There is another critical aspect to the current Reign of Terror over Wall Street. Freedom of speech, and the right of privacy, particularly cherished possessions of man, have disappeared. Wall Streeters are literally afraid to talk to one another, because muttering over a martini that "Hey, Jim, it looks like XYZ will merge," or even, "Arbus is coming out soon with a hot new product," might well mean indictment, heavy fines, and jail terms. And where are the intrepid guardians of the First Amendment in all this?

But of course, it is literally impossible to stamp out insider trading, or Wall Streeters talking to another, just as even the Soviet Union, with all its awesome powers of enforcement, has been unable to stamp out dissent or "black (free) market" currency trading. But what the outlawry of insider trading (or of "currency smuggling," the latest investment banker offense to be indicted) does is to give the federal government a hunting license to go after any person or firm who may be out of power in the financial-political struggles among our power elites. (Just as outlawing food would give a hunting license to get after people out of power who are caught eating.) It is surely no accident that the indictments have been centered in groups of investment bankers who are now out of power.
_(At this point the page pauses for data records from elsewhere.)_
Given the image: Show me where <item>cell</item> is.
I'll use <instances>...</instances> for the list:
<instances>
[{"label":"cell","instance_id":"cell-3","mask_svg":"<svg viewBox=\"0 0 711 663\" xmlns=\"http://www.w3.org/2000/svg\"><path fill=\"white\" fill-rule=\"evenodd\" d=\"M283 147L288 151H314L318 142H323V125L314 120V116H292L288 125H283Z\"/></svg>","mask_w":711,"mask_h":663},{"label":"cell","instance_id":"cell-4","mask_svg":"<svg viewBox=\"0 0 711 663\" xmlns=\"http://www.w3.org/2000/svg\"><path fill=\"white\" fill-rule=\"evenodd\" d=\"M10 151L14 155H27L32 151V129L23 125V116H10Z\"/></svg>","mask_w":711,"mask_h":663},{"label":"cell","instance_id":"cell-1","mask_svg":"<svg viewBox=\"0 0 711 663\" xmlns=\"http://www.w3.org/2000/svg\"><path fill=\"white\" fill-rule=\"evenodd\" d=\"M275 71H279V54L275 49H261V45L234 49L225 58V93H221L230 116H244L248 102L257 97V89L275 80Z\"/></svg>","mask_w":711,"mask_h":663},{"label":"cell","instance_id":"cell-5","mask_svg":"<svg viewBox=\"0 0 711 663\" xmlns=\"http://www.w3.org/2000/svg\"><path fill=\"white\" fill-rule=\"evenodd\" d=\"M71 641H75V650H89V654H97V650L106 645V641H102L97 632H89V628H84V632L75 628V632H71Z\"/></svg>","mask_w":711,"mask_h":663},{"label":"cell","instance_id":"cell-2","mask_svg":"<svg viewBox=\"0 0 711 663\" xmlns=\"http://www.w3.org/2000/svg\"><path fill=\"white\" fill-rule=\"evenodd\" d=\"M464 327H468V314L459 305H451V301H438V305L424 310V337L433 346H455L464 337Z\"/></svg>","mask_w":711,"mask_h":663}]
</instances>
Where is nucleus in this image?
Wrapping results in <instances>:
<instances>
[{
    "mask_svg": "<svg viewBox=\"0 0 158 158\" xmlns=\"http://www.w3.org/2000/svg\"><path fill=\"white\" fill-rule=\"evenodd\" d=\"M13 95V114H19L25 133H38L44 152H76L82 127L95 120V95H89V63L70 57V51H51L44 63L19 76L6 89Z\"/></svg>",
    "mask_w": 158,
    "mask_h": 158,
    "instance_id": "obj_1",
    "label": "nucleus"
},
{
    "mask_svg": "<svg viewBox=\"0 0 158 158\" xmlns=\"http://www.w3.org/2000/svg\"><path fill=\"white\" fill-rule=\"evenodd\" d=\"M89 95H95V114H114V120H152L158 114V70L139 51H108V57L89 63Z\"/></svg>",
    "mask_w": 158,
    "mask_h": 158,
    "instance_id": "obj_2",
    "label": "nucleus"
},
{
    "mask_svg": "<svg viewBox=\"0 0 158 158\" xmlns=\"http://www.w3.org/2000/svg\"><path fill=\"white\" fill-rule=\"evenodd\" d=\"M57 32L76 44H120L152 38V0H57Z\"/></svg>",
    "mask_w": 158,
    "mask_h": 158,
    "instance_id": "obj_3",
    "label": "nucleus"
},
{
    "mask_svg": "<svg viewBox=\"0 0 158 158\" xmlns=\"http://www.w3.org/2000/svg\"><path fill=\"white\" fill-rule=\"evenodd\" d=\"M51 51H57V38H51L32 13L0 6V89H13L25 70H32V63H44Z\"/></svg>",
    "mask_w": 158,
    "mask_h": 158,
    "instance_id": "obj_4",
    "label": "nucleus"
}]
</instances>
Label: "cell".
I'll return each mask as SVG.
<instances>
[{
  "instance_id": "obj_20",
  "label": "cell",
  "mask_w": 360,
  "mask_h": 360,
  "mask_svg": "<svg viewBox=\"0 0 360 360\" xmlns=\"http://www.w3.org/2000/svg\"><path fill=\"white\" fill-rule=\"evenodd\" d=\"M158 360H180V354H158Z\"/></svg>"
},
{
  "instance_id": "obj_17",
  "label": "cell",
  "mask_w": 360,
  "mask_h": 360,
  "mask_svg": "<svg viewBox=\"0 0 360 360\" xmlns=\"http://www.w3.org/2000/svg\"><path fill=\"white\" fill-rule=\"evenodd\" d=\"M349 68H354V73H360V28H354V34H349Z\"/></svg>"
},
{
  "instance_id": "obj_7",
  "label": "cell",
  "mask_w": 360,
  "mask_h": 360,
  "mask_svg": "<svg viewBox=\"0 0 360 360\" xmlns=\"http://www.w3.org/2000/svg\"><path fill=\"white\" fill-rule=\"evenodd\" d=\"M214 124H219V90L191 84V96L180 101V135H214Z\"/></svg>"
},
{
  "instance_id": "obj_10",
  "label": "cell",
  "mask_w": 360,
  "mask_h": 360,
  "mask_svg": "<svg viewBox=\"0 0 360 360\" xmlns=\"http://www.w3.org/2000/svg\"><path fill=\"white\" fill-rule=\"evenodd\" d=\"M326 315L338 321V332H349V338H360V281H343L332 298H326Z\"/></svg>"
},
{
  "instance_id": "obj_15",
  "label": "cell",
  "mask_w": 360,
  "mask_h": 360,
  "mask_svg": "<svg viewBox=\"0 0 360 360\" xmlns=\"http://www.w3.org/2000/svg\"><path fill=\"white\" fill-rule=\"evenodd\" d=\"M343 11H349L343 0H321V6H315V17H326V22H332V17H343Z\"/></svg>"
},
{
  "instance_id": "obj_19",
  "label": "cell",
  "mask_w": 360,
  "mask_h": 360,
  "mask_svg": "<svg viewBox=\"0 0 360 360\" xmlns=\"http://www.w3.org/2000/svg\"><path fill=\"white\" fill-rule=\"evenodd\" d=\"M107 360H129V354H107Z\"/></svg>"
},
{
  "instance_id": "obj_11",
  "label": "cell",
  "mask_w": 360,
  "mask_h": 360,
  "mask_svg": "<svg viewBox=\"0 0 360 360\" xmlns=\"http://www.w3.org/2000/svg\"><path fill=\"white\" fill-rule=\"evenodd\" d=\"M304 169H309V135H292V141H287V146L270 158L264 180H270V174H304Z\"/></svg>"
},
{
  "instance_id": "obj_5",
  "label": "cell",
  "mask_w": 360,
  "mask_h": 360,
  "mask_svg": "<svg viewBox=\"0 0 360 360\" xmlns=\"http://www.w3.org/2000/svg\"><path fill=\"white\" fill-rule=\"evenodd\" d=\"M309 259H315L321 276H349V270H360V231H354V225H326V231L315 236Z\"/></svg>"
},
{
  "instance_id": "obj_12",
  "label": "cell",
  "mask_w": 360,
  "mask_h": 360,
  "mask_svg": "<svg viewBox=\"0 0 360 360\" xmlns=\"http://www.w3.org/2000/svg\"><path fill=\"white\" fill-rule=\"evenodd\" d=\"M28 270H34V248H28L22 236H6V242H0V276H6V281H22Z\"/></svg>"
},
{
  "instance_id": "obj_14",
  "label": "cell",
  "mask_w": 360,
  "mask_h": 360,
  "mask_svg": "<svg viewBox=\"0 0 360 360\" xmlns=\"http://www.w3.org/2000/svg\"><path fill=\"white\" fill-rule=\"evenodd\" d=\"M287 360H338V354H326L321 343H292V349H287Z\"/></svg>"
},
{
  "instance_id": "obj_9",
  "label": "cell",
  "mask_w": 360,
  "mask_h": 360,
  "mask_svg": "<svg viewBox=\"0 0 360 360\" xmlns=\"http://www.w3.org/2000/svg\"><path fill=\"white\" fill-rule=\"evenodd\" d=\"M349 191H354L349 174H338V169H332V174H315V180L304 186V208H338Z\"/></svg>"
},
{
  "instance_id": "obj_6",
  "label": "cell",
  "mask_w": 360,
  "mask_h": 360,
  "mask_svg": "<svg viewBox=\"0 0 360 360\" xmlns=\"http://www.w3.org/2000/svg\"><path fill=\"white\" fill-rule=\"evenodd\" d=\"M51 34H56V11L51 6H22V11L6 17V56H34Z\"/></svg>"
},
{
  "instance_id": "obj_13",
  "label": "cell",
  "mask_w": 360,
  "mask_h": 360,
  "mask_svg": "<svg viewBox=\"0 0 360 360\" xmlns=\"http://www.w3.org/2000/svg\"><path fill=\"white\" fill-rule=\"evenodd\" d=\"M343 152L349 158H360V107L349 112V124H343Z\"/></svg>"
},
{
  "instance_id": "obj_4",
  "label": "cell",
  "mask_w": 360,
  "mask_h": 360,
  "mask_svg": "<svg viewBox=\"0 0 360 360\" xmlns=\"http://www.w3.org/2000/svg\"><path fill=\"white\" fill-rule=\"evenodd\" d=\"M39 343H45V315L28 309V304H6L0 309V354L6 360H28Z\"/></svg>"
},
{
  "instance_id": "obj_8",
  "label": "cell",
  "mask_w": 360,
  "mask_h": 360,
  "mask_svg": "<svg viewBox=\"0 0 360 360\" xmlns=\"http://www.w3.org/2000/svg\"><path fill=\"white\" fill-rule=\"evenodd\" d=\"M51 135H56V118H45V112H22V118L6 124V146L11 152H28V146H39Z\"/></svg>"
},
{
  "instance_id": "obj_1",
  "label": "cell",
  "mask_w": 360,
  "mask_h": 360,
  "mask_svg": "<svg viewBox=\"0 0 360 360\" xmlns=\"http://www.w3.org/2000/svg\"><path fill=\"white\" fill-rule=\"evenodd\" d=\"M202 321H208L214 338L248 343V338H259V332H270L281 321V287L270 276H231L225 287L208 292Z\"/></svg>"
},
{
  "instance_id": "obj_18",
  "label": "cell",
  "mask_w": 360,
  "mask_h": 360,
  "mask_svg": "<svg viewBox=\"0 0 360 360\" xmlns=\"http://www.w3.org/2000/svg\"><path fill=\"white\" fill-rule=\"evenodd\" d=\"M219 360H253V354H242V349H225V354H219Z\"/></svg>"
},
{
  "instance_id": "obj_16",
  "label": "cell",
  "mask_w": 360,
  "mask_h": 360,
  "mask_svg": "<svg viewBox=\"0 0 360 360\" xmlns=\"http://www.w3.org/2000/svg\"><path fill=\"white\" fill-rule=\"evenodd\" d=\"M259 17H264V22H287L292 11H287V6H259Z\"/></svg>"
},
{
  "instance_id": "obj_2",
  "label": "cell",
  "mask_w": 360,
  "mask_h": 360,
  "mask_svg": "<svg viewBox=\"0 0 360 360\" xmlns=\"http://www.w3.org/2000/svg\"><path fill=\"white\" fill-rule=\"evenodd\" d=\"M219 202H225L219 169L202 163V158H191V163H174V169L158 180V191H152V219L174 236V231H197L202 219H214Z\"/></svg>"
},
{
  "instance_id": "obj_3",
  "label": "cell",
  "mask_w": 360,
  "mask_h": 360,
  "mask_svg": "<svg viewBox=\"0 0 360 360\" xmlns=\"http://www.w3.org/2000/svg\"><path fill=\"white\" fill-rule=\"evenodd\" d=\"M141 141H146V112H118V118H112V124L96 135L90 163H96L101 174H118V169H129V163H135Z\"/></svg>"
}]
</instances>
Specifically, the realities are that, since last November, firms such as Drexel Burnham Lambert; Kidder Peabody; and Goldman Sachs; have been under savage assault by the federal government. It is no accident that these are precisely the firms who have been financing takeover bids, which have benefited stockholders at the expense of inefficient, old-line corporate managerial elites. The federal crackdown on these and allied firms is the old-line corporate way of striking back. And looking on, the American public, blinded by envy of the intelligent and the wealthy, and by destructive egalitarian notions of"fairness," cheer to the rafters.